Unraveling the Iterations:
The real magic happens as we progress through each iteration, witnessing the interplay between the left and right displays. Let’s break down the second iteration:
- Iteration Continues: The process unfolds, and the left and right displays evolve accordingly.
- Initial Minimum: Reset to the first element of the unsorted portion (60).
- Updated Minimum: Now identified as 45.
- Swap Operation: Another swap takes place, maintaining the ascending order of the list.

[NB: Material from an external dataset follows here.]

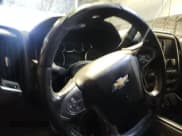 ✅ 2015 Chevrolet Silverado 3500HD • VIN: 1GC1CZEG8FF603709 • Лот: 42360383. Опубликован ранее на IAAI с пробегом 224 068 миль. Бесплатный доступ к архиву аукционных продаж из США и подробный отчёт об истории автомобиля на DreamBid. Изображение 1.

Significance of Displays and Minimum Values:
The left and right displays serve as a visual aid, allowing us to witness the list’s transformation at each stage. Meanwhile, the initial and updated minimum values play a crucial role in determining when to perform a swap. This decision-making process ensures that the smallest unsorted element finds its rightful place in the sorted portion of the list.
Conclusion:
By peeling back the layers of Selection Sort and understanding the output’s nuances, we gain valuable insights into how the algorithm systematically organizes elements. The left and right displays provide a clear picture of the algorithm’s progress, while the initial and updated minimum values guide its decision-making. Armed with this knowledge, you’re better equipped to appreciate the elegance of Selection Sort.